# Will a new queen in a cage that died work for making a swarm lure?



## beesohappy (Jun 3, 2009)

I have about 5 dead queens still in there cage and wanted to know if they would make for a good swarm lure tincture. I'm assuming I would soak them in a little ridding alcohol. Do I crush them up and how long do they need to soak for.


----------



## Mr.Beeman (May 19, 2012)

Those queens will work fine. Just add them to some rubbing alcohol and your good to go. It should be at full strength in a couple of days.


----------



## beesohappy (Jun 3, 2009)

Awesome! Glad to see something good come from them dieing. Are we talking a thimble full or like a 1/4 cup? Do I just let them soak?


----------



## Mr.Beeman (May 19, 2012)

I'd put them in 1/4 cup or so. They will last a long time and will serve you well.


----------



## beesohappy (Jun 3, 2009)

Thank you for taking the time to share.


----------



## Mr.Beeman (May 19, 2012)

any time.


----------



## beesohappy (Jun 3, 2009)

§ COLLECTED MATERIAL:
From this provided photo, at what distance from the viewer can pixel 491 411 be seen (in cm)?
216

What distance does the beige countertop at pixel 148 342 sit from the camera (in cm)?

§ REQUIRED WORK:
a – Please answer these about the swarm lure thread:
(i) About how many dead queens does beesohappy have?
(ii) How soon does Mr.Beeman say the mixture should reach full strength?
(iii) What amount does Mr.Beeman say he would put them in?
b – Revise the swarm lure thread starting with "I have about" and going on through "to soak for.", replacing "tincture" with "extract".

§ IN RESPONSE:
a –
(i) About 5.
(ii) In a couple of days.
(iii) 1/4 cup or so.

b –
I have about 5 dead queens still in there cage and wanted to know if they would make for a good swarm lure extract. I'm assuming I would soak them in a little ridding alcohol. Do I crush them up and how long do they need to soak for.